We saw one area of outstanding practice:

  • When registering with the practice patients were offered an induction with the patient services manager. This induction gave patients a clear understanding of how the practice worked including how to book appointments and which clinics were offered, which empowered patients to access the care they required in a timely manner. It also allowed the practice to identify patients who might need additional support such as carers, patients with long term conditions and patients who were homeless. This allowed early onward referral or signposting to other services and had demonstrated positive patient outcomes.

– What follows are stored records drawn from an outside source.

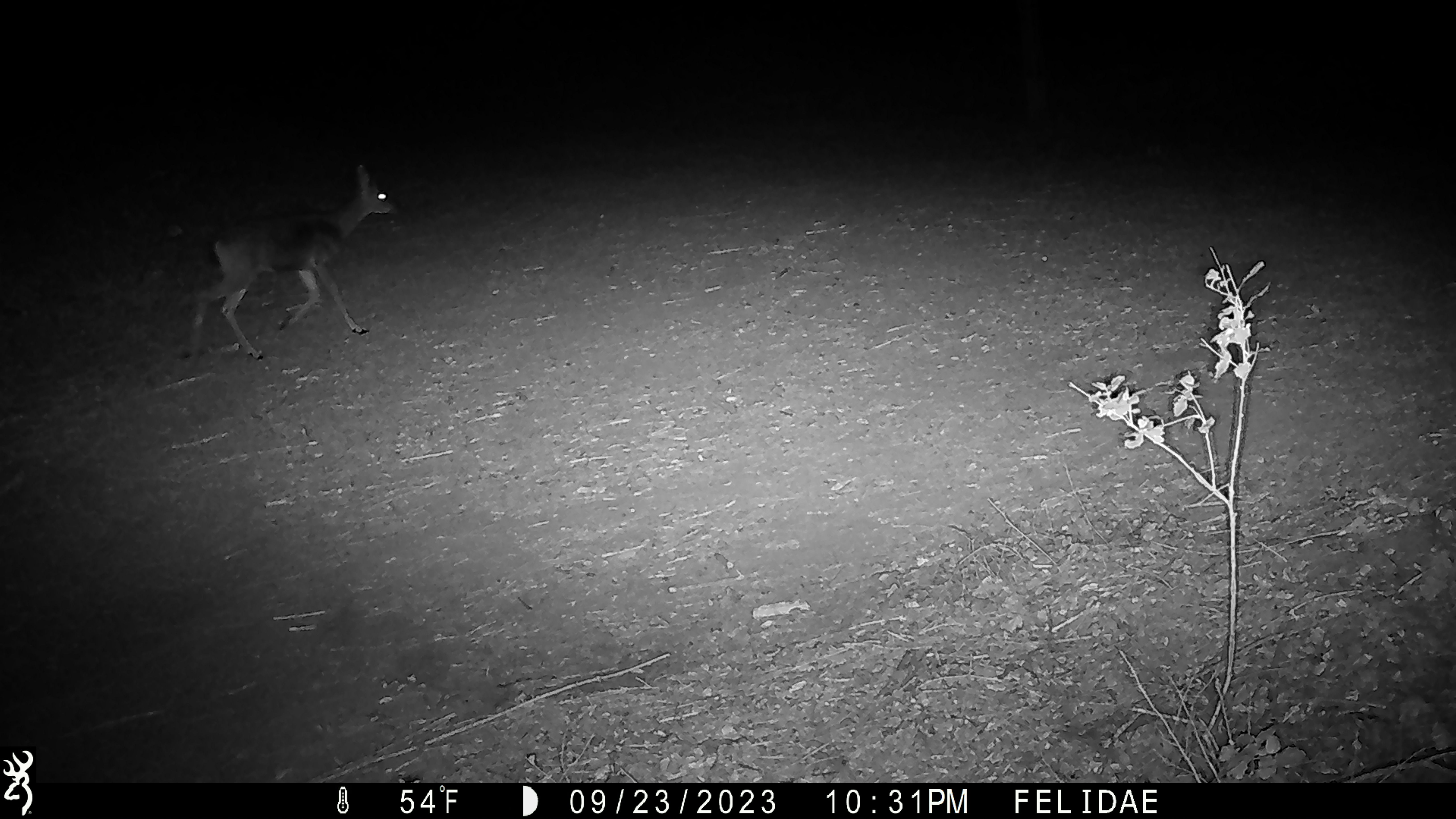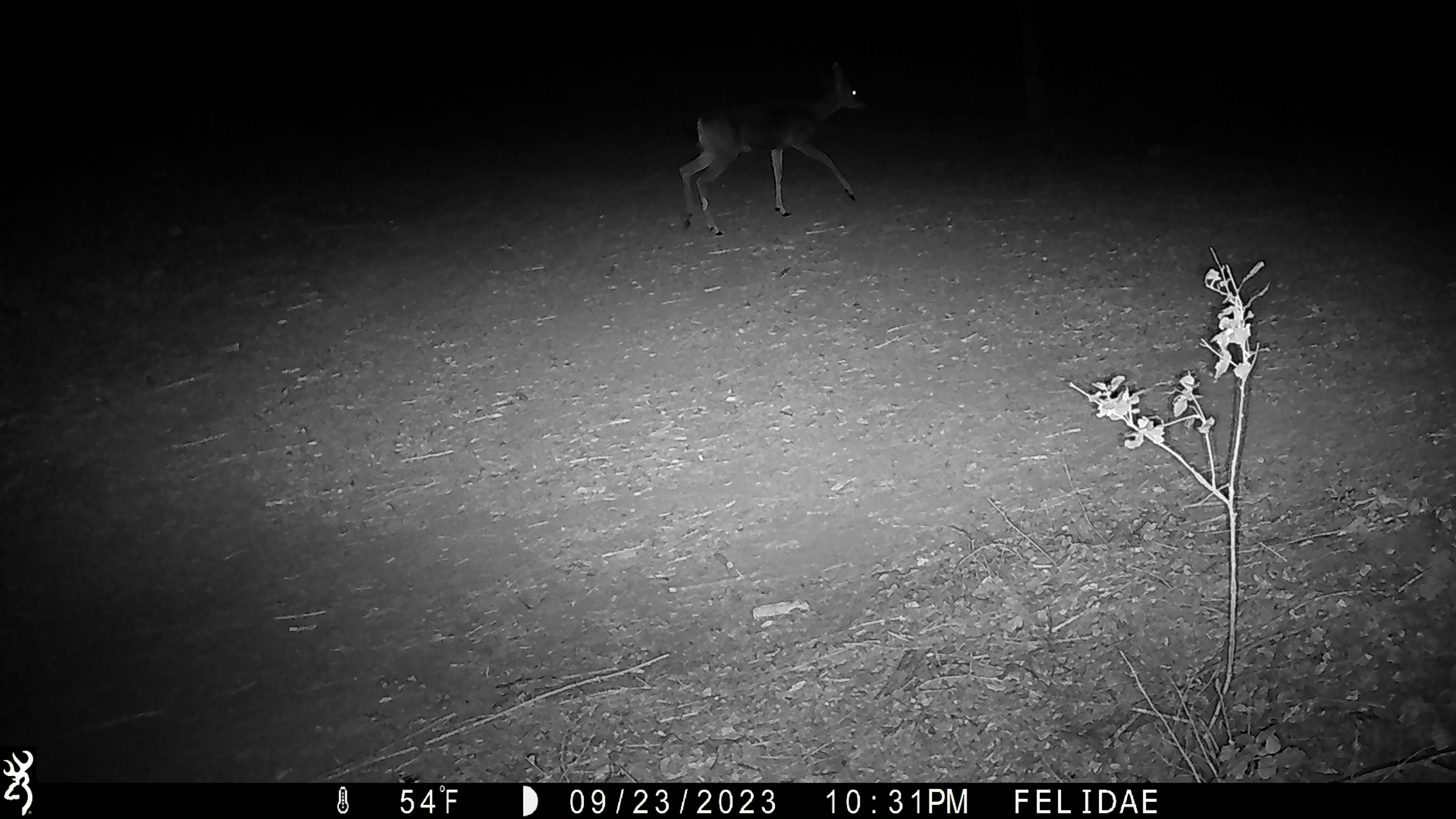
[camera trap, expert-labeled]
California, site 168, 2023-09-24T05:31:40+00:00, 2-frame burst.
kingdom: Animalia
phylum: Chordata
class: Mammalia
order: Artiodactyla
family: Cervidae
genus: Odocoileus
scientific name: Odocoileus hemionus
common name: mule deer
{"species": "mule deer (Odocoileus hemionus)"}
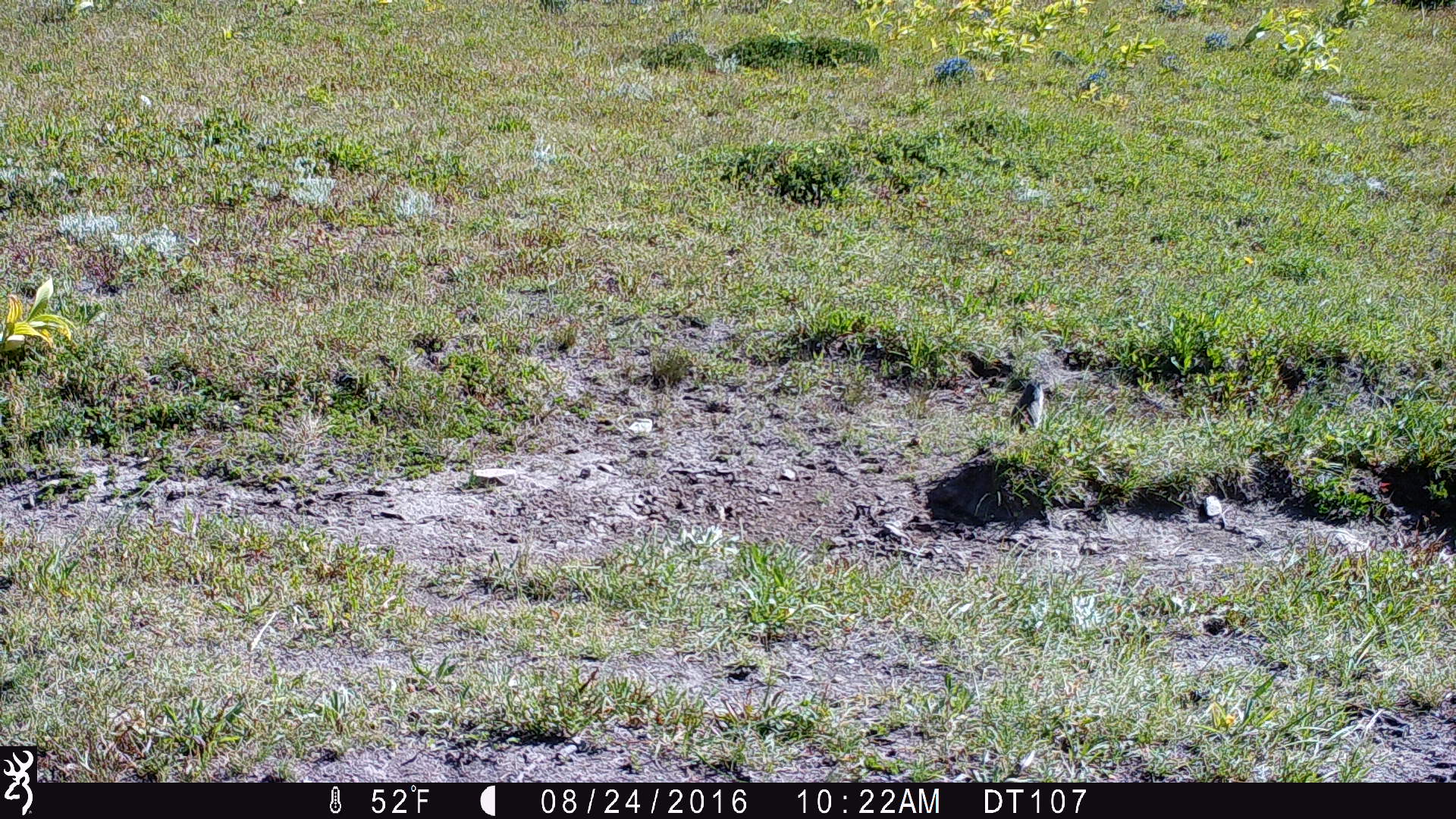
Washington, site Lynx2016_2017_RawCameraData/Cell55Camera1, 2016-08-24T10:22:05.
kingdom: Animalia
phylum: Chordata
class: Mammalia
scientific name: Mammalia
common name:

The areas where the provider must make improvements are:

  • Ensure recruitment arrangements include all necessary employment checks for all staff.
  • Ensure there is a robust system in place for stock checking including emergency equipment and medicines.
  • Ensure recruitment arrangements include all necessary employment checks for all staff, including references. Ensure that action is taken to mitigate the risks identified in the Legionella risk assessment.
  • Ensure that prescription forms are stored securely and tracked within the practice.

In addition the provider should:

  • Review processes to ensure patients with long term conditions receive the best care.
  • Ensure that patient confidentiality is maintained.
  • Review chaperone training and the way in which chaperones are used to ensure it meets best practice guidelines. Also review the risk assessments that determine whether a Disclosure and Barring Service check is required or not for administrative staff including those who act as chaperones to ensure it meets best practice guidelines.